Study text »
========

Managing outsourcing relationships in compliance with legal requirements – from risk analysis to ongoing monitoring
Effective outsourcing and third-party management will be mandatory for all financial institutions by 2025. Since January 2025, the DORA Regulation has tightened the requirements for ICT third parties, and the EBA is developing new third-party management (TPRM) guidelines for non-ICT services.
Whether IT systems, cloud solutions or entire business processes: financial institutions are outsourcing more than ever. Yet responsibility remains firmly with the institution itself. Supervisors are watching closely – and requirements are rising.
With MaRisk, BAIT and the EBA Guidelines, the regulatory framework is already in place. From 2025 onwards, the European DORA Regulation will raise the bar significantly: every institution must systematically manage its third parties, comprehensively document risks, and demonstrate digital resilience. Those failing to act in time risk not only regulatory sanctions but also operational outages and reputational damage. That is why a robust outsourcing and third-party management framework has become essential – and a decisive competitive advantage.
From January 2025, the European DORA Regulation must be implemented on a mandatory basis.
It obliges all financial institutions to systematically manage ICT risks – including those arising from third parties.
The forthcoming EBA Guidelines on Third-Party Management (currently in draft) will tighten the existing framework.
From 2026, it will establish a uniform framework across Europe – aligning requirements with the DORA Regulation and avoiding regulatory overlaps.
The Minimum Requirements for Risk Management (MaRisk) have long provided the binding framework for outsourcing management and implement the EBA Guidelines in national regulation.
No institution can bypass MaRisk – it forms the foundation on which all further national and European requirements are built.
From strategic decisions through risk assessments and contract design to monitoring and exit strategies: every phase comes with its own regulatory requirements and practical challenges. Those who approach the process in a structured way can make outsourcing and third-party management not only regulatory compliant, but also efficient and value-adding.
In the initiation phase, the purchasing department and specialist department select the appropriate service provider and the services it offers. After the pre-selection process, the service provider must complete a due diligence questionnaire. The scope of the questionnaire depends on the classification of the service: if it supports a critical/important function or is outsourced, the requirements are significantly stricter. The results of this survey form the basis for further risk analysis.
The core of risk analysis is the evaluation of due diligence results: What specific risks arise from using the service provider? The classification is crucial here – is it a service that supports critical/important functions, or is it outsourcing? This determines how extensive the control and monitoring measures need to be.
The contractual arrangement forms the basis for effective outsourcing- and third-party management. Depending on whether the service supports a critical/important function or has been classified as outsourcing, the requirements vary considerably. In any case, a written contract is required. For critical/important services and outsourcing, significantly more extensive requirements must be taken into account.

========

Actions to take »
**a.** From the page on outsourcing and third-party management, reproduce everything from "In the initiation" down to "further risk analysis.".
**b.** In the page on outsourcing and third-party management, what must the service provider complete after the pre-selection process?
**c.** Carry the page on outsourcing and third-party management forward, picking up after its last sentence.

Recorded data »
========

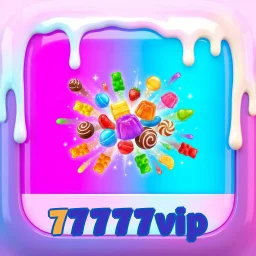 77777vip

========

Answer set »
**a.**
In the initiation phase, the purchasing department and specialist department select the appropriate service provider and the services it offers. After the pre-selection process, the service provider must complete a due diligence questionnaire. The scope of the questionnaire depends on the classification of the service: if it supports a critical/important function or is outsourced, the requirements are significantly stricter. The results of this survey form the basis for further risk analysis.

**b.** A due diligence questionnaire.

**c.**
During the onboarding phase, the service is prepared for use. This includes notification to the BaFin (in the case of critical/important functions or outsourcing), entry in the outsourcing and information register, and the design of the emergency plan. At the same time, the service is integrated into internal processes and systems.
After the service provider has been on boarded, the ongoing control and monitoring phase begins. Institutions must maintain an outsourcing and/or information register, monitor KPIs, manage incidents and report regularly to senior management. The scope of these obligations depends on whether the service supports critical/important functions or is classified as outsourcing.
Every critical/important service and outsourcing arrangement must have a plan B. Exit strategies and business continuity plans ensure that business operations can continue if a service provider fails. Here, too, the competent authority requires a differentiated approach: detailed emergency scenarios, substitutability analyses and resilience tests are mandatory for outsourcing or critical/important services, while no emergency plans are necessary for other services.
Beyond the operational lifecycle, outsourcing and third-party management also require a clearly structured frameworkt hat is mandated by supervisors (e.g. MaRisk AT 9, EBA Guidelines, DORA).This spans from strategic orientation and policies through to work instructions and supporting documents. It ensures that governance, responsibilities and processes are firmly embedded within the institution, transparently documented and demonstrable to supervisors at any time.As such, it provides the foundation for effective management across all phases of the lifecycle.
Consistent implementation in day-to-day operations – from selecting and assessing providers, through contracts and reporting, to ongoing management and contingency planning. Our practical insights, case studies and whitepapers demonstrate how institutions can meet regulatory requirements efficiently while creating added value.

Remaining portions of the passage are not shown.